> Instructions to follow
From the records below, copy the lines that include "species".

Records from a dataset
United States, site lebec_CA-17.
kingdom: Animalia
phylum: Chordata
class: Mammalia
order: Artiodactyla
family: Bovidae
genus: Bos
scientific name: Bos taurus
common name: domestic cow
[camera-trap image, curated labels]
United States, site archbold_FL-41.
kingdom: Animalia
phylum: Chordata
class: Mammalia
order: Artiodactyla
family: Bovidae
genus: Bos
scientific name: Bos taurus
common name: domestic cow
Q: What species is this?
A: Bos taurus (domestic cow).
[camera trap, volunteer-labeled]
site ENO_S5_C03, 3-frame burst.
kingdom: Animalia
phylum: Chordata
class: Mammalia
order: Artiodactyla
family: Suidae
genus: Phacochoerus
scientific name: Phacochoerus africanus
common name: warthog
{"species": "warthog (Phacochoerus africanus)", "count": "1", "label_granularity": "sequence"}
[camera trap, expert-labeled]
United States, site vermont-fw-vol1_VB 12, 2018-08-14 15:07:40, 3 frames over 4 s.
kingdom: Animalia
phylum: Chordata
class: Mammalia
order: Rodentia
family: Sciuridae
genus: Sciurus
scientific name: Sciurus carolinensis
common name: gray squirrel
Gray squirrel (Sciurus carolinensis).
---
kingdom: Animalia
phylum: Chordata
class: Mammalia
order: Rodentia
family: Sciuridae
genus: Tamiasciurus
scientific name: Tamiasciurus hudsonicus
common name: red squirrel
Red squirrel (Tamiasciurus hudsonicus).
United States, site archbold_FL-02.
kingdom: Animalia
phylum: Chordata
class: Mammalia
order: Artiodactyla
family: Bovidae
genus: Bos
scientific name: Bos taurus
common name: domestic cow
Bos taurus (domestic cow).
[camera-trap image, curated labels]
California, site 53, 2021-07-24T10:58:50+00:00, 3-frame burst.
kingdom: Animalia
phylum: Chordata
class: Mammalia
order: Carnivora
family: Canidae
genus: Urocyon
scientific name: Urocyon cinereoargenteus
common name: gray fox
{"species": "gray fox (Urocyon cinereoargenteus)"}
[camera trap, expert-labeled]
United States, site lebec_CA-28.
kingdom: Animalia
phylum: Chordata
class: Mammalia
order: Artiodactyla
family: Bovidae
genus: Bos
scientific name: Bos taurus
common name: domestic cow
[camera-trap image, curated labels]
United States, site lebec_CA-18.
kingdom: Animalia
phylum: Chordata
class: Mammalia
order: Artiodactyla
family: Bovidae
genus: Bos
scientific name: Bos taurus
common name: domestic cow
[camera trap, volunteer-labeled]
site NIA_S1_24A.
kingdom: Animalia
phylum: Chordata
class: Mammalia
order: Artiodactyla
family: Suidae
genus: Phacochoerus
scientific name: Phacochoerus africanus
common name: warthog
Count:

> Task result
Q: What species is this?
{"species": "warthog (Phacochoerus africanus)", "count": "1", "label_granularity": "sequence"}
{"species": "gray fox (Urocyon cinereoargenteus)"}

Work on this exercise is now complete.